■ Excerpt provided ■
<<<<
Bangkok Limbo + The Wind of the Sea
So we began our time in limbo in Bangkok, waiting on our visas to come through. Having spent some time in the relative peace of Chiang Mai - despite it being Thailand’s second city - Bangkok seemed hectic and loud. Our first night, arriving off the back of our 13-hour train ride, was more stressful than necessary; trying to find suitable accommodation for the night, which resulted in me venturing out in the pissing tropical rain on an ultimately futile hotel-seeking mission. On the ‘isn’t it a small world’-side, I did manage to bump into someone I knew from my old workplace. We were all half camped-out in the lobby of a hotel, the hour growing late, my clothes damp and steaming when I heard someone say, “J…?” As much as I was aware my ex-colleague was in the same area at the same time, Bangkok isn’t exactly a tiny English village with one shop, one pub and one cafe, so the odds of randomly being in the same place at the same time brought some much-needed levity to that evening. For us. For about one minute.
‘Bangkok Foot’
After a couple of days we ended up in a pleasant guesthouse, on the corner of a side-road that looked like it should be quiet and tranquil but obviously acted as some sort of metro cut-through, which meant that at every hour of the day hundreds of scooters would slow down for the corner before revving-up again. Plus cars and trucks. And, not to sound sour and moaning, but it was the only place we had stayed that didn’t have any screens or protections against mosquitos, leading to one of my feet looking like it was suffering from a mildly serious tropical disease. But aside from all that, it was cosy. And the hosts provided homemade cakes (lemon sponge and chocolate brownies) from the first morning we were there, which myself, E and e very much enjoyed, repeatedly.
But always, constantly, in the backs of our minds was the visa situation. There was no reason to think that they would be denied, or that some would be accepted and others not so, which would be the most frustrating outcome, but until we received absolute confirmation, we could never truly relax.
>>>>
Scene geometry reasoning data
<<<<
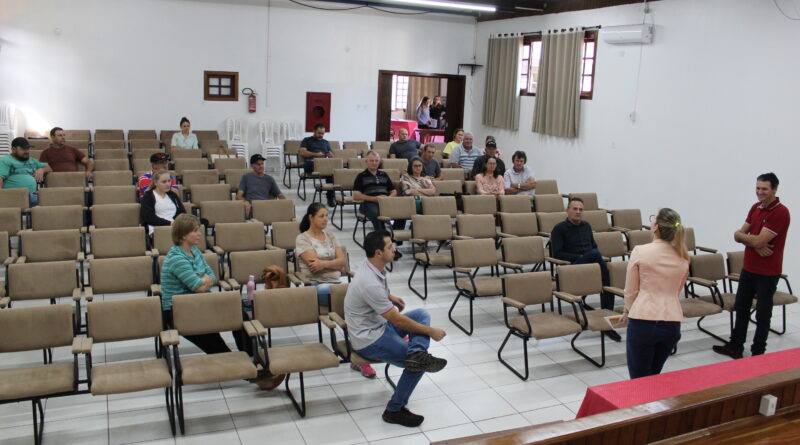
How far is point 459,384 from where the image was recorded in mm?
5070

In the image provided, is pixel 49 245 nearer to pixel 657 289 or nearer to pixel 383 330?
pixel 383 330

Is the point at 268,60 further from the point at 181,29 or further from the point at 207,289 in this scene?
the point at 207,289

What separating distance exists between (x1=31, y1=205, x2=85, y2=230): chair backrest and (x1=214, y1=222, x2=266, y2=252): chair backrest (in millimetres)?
1555

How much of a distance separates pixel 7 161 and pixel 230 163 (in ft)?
10.1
>>>>
■ What this exercise asks ■
**1.** In the Bangkok post, what homemade cakes did the guesthouse hosts provide?
**2.** Repeat word for word the part of the Bangkok post between "But always, constantly, in" and "never truly relax.", inclusive.
None of the entries are needed to complete the tasks.

■ Task answers ■
**1.** Lemon sponge and chocolate brownies.

**2.**
But always, constantly, in the backs of our minds was the visa situation. There was no reason to think that they would be denied, or that some would be accepted and others not so, which would be the most frustrating outcome, but until we received absolute confirmation, we could never truly relax.